- Jeżeli minister Biernacki użył takich słów, to uważam, że są nieadekwatne do oceny różnicy poglądów na ten temat - powiedział w "Kawie na ławę" Adam Szejnfeld (PO). Tak skomentował opinię ministra sprawiedliwości o innym polityku Platformy Andrzeju Halickim, który miał przekazać sejmowej komisji poprawkę do ustawy dotyczącej izolowania groźnych przestępców. Biernacki ocenił, że zmiana "mogła wykoleić ustawę" i byłaby "sabotażem".
Jak informowaliśmy w portalu tvn24.pl, według posłanek PO z komisji sprawiedliwości, pracujących nad ustawą dotyczącą izolowania groźnych przestępców, Andrzej Halicki próbował przeforsować w niej zmiany, które przekazał szefowi komisji Michałowi Kabacińskiemu (obecnie Twój Ruch). Poprawka miała pochodzić od karnisty, prof. Piotra Kruszyńskiego (eksperta ugrupowania Janusza Palikota).
Poprawki te, niekonsultowane z klubem PO, były potem głosowane przez komisję. Nie przeszły.
Sens był taki, by zawęzić zasięg obowiązywania ustawy poprzez m.in. wprowadzenie katalogu konkretnych przestępstw, które obejmowałaby przepisy.
- Doszłoby do sabotażu ustawy. Taka poprawka powinna być uzgodniona z rządem. Nie zaś napisana przez opozycyjnego eksperta i wprowadzona poprzez opozycyjnego posła, który jednocześnie był opozycyjnym przewodniczącym komisji, któremu nie zależało na wejściu w życie naszej ustawy - skomentował ten fakt dla tvn24.pl minister Biernacki.
Dodał, że gdyby poprawki zostały przyjęte, to "wykoleiłyby całą ustawę". - Doszłoby do sabotażu - ocenił szef resortu sprawiedliwości.
Halicki w rozmowie z tvn24.pl zaprzeczył, by składał taką poprawkę.
Szejnfeld: Halicki nie składał żadnej poprawki
- Z tego co wiem, to poseł Halicki nie składał żadnej poprawki.
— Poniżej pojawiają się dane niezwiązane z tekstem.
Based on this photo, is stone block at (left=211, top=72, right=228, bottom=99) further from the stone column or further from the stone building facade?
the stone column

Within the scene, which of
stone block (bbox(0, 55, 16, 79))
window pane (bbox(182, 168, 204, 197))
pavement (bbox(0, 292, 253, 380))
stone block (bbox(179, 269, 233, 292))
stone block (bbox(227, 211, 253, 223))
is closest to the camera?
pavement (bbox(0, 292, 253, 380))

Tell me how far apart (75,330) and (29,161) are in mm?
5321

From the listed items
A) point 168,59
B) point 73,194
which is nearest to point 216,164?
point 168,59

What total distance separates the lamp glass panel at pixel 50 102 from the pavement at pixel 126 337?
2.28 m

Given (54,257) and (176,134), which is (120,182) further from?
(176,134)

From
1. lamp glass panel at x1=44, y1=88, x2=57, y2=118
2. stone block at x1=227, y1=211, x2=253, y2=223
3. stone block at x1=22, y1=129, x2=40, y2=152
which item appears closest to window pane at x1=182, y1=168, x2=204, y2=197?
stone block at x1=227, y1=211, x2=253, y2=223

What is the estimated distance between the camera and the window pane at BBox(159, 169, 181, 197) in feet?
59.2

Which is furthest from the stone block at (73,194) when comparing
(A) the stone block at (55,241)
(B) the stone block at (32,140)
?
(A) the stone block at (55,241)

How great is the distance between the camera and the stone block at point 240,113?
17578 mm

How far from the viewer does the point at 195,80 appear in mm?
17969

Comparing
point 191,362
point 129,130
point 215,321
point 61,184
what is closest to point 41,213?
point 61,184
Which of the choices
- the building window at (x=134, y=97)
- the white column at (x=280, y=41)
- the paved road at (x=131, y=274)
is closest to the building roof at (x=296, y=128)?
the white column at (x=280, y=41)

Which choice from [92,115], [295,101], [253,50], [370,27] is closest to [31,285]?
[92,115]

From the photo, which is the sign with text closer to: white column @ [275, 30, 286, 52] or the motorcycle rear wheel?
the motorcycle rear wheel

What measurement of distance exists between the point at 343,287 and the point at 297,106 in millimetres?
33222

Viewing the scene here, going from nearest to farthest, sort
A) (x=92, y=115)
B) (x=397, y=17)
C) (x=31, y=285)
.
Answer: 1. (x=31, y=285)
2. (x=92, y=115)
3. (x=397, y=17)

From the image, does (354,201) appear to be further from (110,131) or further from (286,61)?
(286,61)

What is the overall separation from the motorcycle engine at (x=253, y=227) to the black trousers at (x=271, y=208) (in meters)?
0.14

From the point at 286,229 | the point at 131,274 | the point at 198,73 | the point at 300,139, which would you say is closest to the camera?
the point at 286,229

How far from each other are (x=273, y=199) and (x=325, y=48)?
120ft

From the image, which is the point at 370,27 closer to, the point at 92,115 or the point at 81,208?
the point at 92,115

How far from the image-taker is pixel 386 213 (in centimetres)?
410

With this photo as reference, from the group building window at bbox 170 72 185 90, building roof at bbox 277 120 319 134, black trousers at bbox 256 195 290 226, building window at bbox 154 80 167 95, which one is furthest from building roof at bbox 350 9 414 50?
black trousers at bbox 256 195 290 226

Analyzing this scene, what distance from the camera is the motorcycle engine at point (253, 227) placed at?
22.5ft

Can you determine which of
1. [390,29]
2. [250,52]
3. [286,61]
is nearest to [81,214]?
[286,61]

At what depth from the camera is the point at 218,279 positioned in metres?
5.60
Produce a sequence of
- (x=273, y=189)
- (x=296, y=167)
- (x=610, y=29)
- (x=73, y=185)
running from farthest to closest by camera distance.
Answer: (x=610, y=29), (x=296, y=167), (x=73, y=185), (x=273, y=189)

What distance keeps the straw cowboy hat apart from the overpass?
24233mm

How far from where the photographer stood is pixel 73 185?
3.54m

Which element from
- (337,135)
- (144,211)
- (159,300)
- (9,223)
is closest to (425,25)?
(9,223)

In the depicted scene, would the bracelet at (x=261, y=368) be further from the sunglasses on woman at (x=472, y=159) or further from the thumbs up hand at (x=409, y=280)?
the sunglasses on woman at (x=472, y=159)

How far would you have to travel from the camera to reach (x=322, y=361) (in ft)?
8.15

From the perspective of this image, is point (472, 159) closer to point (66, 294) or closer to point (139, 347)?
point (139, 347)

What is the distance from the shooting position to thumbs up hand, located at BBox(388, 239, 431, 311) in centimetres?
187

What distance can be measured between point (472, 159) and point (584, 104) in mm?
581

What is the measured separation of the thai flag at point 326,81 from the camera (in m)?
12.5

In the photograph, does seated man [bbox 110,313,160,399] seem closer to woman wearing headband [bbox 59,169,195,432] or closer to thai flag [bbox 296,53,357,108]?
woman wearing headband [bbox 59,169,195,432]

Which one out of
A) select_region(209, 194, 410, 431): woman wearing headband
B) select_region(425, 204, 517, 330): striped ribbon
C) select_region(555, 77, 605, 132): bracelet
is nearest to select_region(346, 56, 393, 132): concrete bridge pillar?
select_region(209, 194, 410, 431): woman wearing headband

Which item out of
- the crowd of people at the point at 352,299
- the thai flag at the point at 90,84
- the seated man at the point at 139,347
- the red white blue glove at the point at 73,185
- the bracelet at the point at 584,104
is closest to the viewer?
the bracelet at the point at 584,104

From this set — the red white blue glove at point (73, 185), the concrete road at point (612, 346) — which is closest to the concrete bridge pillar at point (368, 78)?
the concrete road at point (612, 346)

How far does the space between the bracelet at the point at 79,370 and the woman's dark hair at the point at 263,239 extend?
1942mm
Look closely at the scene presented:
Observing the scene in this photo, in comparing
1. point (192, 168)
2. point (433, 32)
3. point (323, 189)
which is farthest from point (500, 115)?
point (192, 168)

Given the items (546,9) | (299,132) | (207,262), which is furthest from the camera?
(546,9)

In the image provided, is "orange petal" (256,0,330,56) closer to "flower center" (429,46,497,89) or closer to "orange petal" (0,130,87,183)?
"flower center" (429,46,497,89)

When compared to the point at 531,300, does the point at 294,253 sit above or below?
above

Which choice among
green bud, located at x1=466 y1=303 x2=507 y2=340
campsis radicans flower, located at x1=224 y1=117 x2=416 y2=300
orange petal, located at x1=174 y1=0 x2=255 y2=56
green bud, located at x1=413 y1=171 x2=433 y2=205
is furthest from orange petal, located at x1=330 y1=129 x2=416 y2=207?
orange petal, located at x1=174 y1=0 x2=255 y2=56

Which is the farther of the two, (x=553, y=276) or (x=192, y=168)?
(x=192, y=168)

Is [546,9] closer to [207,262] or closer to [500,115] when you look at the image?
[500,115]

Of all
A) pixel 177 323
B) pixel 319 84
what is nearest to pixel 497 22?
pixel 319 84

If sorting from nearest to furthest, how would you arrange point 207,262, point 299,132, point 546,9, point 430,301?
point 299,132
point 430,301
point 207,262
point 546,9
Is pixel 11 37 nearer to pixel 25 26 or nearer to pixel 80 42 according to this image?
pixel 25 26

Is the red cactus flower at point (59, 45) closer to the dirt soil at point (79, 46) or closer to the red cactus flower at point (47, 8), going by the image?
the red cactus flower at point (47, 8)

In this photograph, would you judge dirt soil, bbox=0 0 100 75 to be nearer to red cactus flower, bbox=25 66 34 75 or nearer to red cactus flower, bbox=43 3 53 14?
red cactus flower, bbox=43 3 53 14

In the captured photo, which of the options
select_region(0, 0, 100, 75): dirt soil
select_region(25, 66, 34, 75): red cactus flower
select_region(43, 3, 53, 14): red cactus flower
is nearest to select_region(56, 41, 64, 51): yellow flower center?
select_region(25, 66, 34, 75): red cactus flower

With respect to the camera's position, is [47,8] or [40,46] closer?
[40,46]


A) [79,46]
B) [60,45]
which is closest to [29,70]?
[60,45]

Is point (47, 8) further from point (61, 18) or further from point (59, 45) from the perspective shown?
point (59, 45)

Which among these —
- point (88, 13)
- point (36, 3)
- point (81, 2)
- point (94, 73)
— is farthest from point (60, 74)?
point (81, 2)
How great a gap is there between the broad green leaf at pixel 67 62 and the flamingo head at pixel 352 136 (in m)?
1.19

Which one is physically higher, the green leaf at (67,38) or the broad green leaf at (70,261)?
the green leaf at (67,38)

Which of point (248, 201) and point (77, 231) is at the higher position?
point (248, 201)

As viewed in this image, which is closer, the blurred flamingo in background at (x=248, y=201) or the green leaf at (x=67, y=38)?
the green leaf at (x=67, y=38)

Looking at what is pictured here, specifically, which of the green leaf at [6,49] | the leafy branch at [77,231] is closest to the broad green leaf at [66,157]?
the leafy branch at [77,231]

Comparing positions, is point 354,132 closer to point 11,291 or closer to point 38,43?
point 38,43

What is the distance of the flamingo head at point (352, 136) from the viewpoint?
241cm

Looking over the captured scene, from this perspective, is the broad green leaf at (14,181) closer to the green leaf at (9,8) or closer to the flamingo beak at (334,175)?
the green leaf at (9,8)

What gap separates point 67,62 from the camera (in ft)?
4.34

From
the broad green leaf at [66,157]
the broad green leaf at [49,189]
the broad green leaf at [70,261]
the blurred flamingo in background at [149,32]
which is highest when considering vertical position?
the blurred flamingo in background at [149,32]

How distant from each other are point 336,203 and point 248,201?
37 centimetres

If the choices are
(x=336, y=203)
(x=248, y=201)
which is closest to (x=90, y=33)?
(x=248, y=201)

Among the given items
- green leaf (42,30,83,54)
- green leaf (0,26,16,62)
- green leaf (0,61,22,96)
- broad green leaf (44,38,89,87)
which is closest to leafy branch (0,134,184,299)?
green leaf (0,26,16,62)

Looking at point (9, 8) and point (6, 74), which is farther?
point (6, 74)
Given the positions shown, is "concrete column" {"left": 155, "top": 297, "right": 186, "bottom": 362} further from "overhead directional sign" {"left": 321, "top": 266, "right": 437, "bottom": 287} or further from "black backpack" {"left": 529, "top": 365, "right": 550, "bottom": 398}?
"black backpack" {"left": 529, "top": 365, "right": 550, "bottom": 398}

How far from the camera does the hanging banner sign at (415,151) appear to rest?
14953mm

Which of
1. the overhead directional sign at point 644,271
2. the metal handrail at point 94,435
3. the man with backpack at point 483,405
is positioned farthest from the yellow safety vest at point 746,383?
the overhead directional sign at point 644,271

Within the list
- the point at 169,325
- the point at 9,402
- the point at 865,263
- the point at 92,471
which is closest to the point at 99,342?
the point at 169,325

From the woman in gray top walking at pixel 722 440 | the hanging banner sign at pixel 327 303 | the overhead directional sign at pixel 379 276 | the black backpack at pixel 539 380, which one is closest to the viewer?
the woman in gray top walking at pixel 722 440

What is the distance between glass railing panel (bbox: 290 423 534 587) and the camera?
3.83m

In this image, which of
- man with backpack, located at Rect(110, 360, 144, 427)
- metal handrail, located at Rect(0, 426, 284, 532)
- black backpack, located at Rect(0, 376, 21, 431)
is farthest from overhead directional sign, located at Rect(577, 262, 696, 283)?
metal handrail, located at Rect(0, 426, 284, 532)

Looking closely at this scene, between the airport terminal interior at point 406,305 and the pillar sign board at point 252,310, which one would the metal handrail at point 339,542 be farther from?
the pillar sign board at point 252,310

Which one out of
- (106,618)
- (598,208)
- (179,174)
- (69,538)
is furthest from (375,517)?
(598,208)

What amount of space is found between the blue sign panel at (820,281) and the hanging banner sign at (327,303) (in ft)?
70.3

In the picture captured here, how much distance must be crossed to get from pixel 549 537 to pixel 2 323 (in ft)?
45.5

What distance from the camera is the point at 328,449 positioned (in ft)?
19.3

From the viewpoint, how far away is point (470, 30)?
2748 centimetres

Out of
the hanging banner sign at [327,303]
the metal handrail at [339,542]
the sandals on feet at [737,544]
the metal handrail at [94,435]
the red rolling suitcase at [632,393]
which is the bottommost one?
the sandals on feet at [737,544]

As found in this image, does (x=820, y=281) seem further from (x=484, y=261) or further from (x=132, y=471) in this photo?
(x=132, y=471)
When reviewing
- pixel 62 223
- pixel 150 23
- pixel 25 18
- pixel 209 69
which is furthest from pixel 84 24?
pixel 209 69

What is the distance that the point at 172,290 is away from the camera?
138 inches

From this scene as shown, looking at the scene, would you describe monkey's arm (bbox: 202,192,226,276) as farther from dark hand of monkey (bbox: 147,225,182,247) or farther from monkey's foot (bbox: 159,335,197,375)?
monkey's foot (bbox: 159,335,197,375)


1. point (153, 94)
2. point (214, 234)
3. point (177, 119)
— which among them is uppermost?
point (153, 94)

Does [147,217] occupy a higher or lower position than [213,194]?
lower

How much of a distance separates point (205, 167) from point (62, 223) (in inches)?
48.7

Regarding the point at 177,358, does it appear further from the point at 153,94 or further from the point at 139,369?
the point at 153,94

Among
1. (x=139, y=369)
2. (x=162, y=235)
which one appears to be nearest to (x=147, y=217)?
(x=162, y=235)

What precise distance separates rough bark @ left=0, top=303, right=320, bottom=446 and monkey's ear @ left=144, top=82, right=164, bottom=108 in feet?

Po drugie nie przesyłał jej nawet w formie pisemnej, czy mailowej, czy jakiejkolwiek innej - oświadczył w "Kawie na Ławę" Adam Szejnfeld. - Natomiast prawdopodobnie, jako człowiek, który działa w strukturach praw obywatelskich (Halicki - red.), pewnie ma inny pogląd wobec tej ustawy niż ci, którzy popierają tę ustawę i pewnie ten pogląd gdzieś się przebił - dodał.
Stwierdził też, że cała sprawa ma bardziej związek z "wymianą poglądów" w sprawie ustawy, a nie chęcią składania poprawek. Zaznaczył jednak, że "każdy poseł ma prawo złożyć na komisji poprawki".
Rozenek: Halicki ujawnił agenturę Opus Dei w tym rządzie
Zdaniem Andrzeja Rozenka (Twój Ruch) Andrzej Halicki "odważył się ujawnić agenturę Opus Dei w rządzie". - Pokazał na Królikowskiego (wiceministra sprawiedliwości - red.) i jasno powiedział: to jest człowiek Opus Dei, który wprowadza tylnymi drzwiami nieuzgodnione z rządem poprawki do różnego typu ustaw po to, żeby realizować politykę Kościoła a nie rządu - powiedział Rozenek.
Według posła teraz będziemy mieli do czynienia z "grillowaniem Halickiego". - Będzie grillowany przez środowisko Opus Dei - stwierdził Rozenek.
Czarzasty: Ciąg dalszy dożynania watahy
- W sprawie Halickiego to mam takie wrażenie, że to jest dożynanie watahy ciąg dalszy. Myślę, że wy w Platformie Obywatelskiej znowu zaczynacie się zajmować sobą - ocenił Włodzimierz Czarzasty (SLD), zgadzając się z Andrzejem Rozenkiem.
Eugeniusz Kłopotek z PSL oświadczył z kolei, że nie podejrzewa Andrzeja Halickiego o "złą wolę". - On chciał zaproponować takie rozwiązanie, że za określony typ przestępstw miałbyś nie tylko siedzieć, ale po odsiadce miałbyś pójść do zamkniętego zakładu psychiatrycznego. Uważam, że to jest różnica zdań - powiedział poseł PSL.
- Jest jakaś wojna między Halickim a Biernackim, ale co nas to obchodzi? Jeśli to prawda, że Halicki przesyłał jakieś poprawki, które miałyby opóźnić wejście tej ustawy, to wpisywałoby się to w ten fatalny serial Platformy Obywatelskiej i totalnego sabotażu w tej sprawie - podsumował dyskusję Jacek Kurski (Solidarna Polska).